Written instruction
Please write out the part of the material that opens with the line containing "What depth from" and runs through the end of the material, both ends included. Keep the requests unchanged, and shift every number in the answers, whether a distance or a coordinate, up by 126.

Information provided
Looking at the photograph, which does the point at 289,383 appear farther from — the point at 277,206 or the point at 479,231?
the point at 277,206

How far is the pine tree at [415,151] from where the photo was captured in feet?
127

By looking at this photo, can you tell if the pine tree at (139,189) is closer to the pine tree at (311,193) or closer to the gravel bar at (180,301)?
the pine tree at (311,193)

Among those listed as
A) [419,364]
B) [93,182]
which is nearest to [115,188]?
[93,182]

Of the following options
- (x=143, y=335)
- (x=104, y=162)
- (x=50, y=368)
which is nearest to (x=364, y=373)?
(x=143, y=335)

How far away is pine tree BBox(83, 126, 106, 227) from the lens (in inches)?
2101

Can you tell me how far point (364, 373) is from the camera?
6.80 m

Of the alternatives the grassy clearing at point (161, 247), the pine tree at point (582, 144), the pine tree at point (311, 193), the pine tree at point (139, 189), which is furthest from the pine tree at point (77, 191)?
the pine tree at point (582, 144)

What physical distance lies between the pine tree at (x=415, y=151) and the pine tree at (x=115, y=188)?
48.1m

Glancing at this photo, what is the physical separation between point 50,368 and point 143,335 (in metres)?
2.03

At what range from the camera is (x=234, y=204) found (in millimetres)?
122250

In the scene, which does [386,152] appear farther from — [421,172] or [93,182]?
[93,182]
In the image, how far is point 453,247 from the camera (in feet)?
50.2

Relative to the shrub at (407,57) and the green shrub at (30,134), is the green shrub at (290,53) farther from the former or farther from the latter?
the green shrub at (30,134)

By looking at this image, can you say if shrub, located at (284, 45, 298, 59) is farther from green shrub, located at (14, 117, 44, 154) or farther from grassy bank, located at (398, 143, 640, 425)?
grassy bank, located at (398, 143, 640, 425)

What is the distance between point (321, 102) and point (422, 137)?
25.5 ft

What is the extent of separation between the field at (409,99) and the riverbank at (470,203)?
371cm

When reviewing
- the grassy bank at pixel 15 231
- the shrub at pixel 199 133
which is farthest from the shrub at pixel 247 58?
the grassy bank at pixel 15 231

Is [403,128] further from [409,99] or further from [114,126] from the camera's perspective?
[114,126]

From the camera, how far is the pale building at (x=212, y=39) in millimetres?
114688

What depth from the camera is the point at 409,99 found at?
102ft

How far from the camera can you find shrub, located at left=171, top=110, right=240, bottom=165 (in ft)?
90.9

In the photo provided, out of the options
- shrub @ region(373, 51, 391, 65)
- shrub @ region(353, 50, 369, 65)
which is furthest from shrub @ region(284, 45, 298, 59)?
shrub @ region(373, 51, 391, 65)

Solved exercise
What depth from the camera is the point at 409,99 found at?
228ft

How far from the camera can you find shrub, located at left=171, top=110, right=240, bottom=165 (in ft)?
216.9

In the photo provided, out of the options
- shrub @ region(373, 51, 391, 65)
- shrub @ region(353, 50, 369, 65)
which is furthest from shrub @ region(284, 45, 298, 59)?
shrub @ region(499, 177, 517, 191)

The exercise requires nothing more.